おばあさんの新居は、物も整理され、少しゆったりとしていた。ただ、きれいすぎて落ち着かず、お経をあげてすぐ席を立つようになってしまった。新たに月参りに行くようになって半年が過ぎたころから、物が増えるとともに居心地がよくなり、なが居をし、話がはずむようになった。

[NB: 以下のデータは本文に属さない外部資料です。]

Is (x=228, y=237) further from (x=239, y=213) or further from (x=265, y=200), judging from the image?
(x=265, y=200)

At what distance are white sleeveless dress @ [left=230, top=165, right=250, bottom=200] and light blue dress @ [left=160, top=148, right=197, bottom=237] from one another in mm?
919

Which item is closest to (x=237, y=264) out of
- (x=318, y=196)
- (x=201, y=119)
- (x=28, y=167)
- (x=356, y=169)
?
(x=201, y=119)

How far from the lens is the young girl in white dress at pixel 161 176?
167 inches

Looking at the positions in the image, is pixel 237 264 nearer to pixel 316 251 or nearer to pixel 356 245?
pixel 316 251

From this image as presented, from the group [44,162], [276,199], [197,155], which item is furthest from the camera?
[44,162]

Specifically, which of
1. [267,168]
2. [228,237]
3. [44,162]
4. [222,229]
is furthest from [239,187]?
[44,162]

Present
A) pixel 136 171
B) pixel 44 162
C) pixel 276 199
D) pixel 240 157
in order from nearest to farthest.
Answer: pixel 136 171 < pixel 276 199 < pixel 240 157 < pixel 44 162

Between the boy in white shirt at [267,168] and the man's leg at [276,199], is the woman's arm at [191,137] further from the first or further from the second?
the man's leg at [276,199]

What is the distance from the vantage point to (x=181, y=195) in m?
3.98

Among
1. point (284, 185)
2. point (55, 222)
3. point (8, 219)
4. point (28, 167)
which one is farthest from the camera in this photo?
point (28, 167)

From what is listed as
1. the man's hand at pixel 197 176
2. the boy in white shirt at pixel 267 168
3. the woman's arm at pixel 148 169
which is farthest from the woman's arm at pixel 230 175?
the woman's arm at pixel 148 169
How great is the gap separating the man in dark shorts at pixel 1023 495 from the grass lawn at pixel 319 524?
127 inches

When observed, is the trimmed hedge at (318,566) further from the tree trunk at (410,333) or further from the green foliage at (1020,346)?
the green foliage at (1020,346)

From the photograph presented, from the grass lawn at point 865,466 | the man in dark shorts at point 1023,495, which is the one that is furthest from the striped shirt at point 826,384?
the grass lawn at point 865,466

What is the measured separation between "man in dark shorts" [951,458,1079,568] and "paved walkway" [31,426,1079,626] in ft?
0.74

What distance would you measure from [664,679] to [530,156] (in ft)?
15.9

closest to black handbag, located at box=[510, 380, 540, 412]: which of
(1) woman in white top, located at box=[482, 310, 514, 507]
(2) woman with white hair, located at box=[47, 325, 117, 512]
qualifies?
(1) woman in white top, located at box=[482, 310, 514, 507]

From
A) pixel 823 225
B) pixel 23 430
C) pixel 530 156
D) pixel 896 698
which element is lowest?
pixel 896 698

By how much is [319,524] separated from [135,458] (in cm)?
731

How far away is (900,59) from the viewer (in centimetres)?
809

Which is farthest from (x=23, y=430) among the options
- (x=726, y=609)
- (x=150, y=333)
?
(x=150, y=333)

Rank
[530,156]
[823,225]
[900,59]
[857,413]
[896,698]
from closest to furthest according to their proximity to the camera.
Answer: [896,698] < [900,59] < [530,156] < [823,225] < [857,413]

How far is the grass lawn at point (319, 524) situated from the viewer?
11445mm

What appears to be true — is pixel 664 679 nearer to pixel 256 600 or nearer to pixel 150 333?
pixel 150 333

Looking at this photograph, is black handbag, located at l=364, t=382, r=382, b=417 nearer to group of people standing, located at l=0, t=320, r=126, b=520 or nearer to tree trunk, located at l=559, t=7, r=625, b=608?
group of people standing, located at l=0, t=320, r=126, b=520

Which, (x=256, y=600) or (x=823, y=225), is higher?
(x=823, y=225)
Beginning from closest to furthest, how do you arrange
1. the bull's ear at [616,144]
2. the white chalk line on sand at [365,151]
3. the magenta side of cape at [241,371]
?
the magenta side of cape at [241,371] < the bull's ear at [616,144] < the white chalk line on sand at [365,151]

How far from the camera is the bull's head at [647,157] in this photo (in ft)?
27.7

今春、ケニアの環境副大臣のワンガリ・マータイさんが日本を訪れた。彼女は昨年、ノーベル平和賞を受賞された方だが、「もったいない」という言葉を知って、すばらしい言葉だと高く評価され、各所でそのことを語られていた。私はこの「もったいない」を南海も聞かされているので、マータイさんの報道を見聞しながら、そこにおふくろや多くのお年寄りの姿が重なっていた。その時、ふとわたしは自分自身のことを思ったのである。物との関わりのことが気になりだした。おふくろやお年寄りとの関係の中で、私は「物を捨てられないあの人たちはおかしい。ケチにすぎないじゃないか」と思っていたふしがある。自分自身はどうかといえば、ご多分にもれず次から次へ物を買い、新しいものを求めている姿がある。消費社会のサイクルの中で泳がされているわけである。どうも私たちは、物との関係が希薄になっただけ、人間関係も薄くなってきたのではないか。物を捨て、新しい物に換えていく感覚が一人の人間に対しても、同じように思ってしまう危うさがある。
戦後60年を経た今。私とお年寄りとの間に何があるのか。それは戦争体験だろうか。ケチともったいないの間で揺れながら私は思う。物には自分の思うや秘めたる家族や友人との歴史がこもっているのをお年寄りとの関わりから教えられる。ひとつの物にかけがえのなさを感じる時、次へ伝えていこうという願いが込みあげてくるのだ。
そこには貧しさと豊かさだけでは計れない大切な心持ちが底にながれているようである。